Fares Badawi

Personal information
- Nationality: Palestinian
- Born: 25 July 1996 (age 29) Damascus, Syria
- Home town: Yarmouk, Damascus, Syria
- Education: TU Braunschweig
- Occupations: Judoka; civil engineer;
- Height: 1.78 m (5 ft 10 in)
- Spouse: Fatima Saleh

Sport
- Country: IJF Refugee Team (2019–2022) Palestine (2023–present)
- Sport: Judo
- Weight class: −73 kg (2019–2021) −81 kg (2022–present)
- Club: ASC 1846 Göttingen Braunschweiger Judo Club
- Turned pro: 2019
- Coached by: Gottfried Hahn, Florian Hahn (club) Thaer Al-Natsha (national team)

Achievements and titles
- Olympic Games: R32 (2024)
- World Champ.: R32 (2022)
- Asian Champ.: R32 (2023, 2024)

Profile at external databases
- IJF: 54298
- JudoInside.com: 118112

= Fares Badawi =

Palestinian judoka (born 1996)

Fares Badawi (فارس بدوي, /apc/; born 25 July 1996) is a Palestinian judoka who competed at the 2024 Paris Olympics.

== Early and personal life ==
Badawi was born in Damascus, Syria, to Ndal and Amera Badawi, children of Palestinian refugees from Tarshiha who were expelled in 1948. He grew up in the Yarmouk refugee camp with his parents and three siblings (Fadi, Hamza and Obada). At the age of 9, following his oldest brother, he started practising judo at the Arab Palestinian Club in Yarmouk, coached by Mohamed Al-Nimr. He also claims to have been inspired by Korean Olympic medallist An Chang-rim.

In 2015, Badawi and his family fled the Syrian civil war for Germany, settling in Braunschweig, where he lives as of 2024. Besides his native Arabic, he speaks German and English. As of July 2024, he is pursuing a master's degree in civil engineering at the Technical University of Braunschweig.

Badawi is a practicing Muslim. He is married to Fatima Saleh.

== Career ==
After moving to Germany, Badawi joined the ASC 1846 Göttingen and started competing in national German tournaments, winning a gold medal at the HT 16 Open in Hamburg in 2017, as well as a silver medal and two bronze medals in other competitions.

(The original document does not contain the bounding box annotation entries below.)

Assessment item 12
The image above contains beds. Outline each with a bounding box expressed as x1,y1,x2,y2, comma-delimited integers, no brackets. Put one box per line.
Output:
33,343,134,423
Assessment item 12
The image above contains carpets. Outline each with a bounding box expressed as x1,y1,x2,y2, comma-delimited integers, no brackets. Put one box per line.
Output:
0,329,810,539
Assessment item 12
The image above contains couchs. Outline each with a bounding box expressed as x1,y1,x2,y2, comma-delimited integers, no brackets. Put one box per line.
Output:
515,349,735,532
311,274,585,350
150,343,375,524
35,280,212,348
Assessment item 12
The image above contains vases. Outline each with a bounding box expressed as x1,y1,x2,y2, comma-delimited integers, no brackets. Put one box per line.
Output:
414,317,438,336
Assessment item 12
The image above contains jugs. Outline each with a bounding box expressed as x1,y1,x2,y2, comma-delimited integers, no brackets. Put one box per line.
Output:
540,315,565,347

He made his international debut as part of the IJF Refugee Team at the 2019 Judo Grand Prix Budapest, Hungary, and then competed in the 73 kg category at the 2019 World Judo Championships in Tokyo, Japan. He competed in the 2020 Judo Grand Slam Paris and 2020 Judo Grand Slam Düsseldorf. He went on to take part in the 2021 and 2022 World Championships, where he finished 33rd in the 73 kg category and 17th in the 81 kg category, respectively. In 2023, he first represented Palestine at the 2023 European Open in Madrid, Spain, then in the 90 kg category at the 2022 Asian Games in Hangzhou, China, and at the 2024 Asian Championships in Hong Kong.

In 2024, Badawi was assigned a universality spot to represent Palestine at the Summer Olympics in Paris, France, in the 81 kg category; he was eliminated by Tajik Somon Makhmadbekov during the round of 32.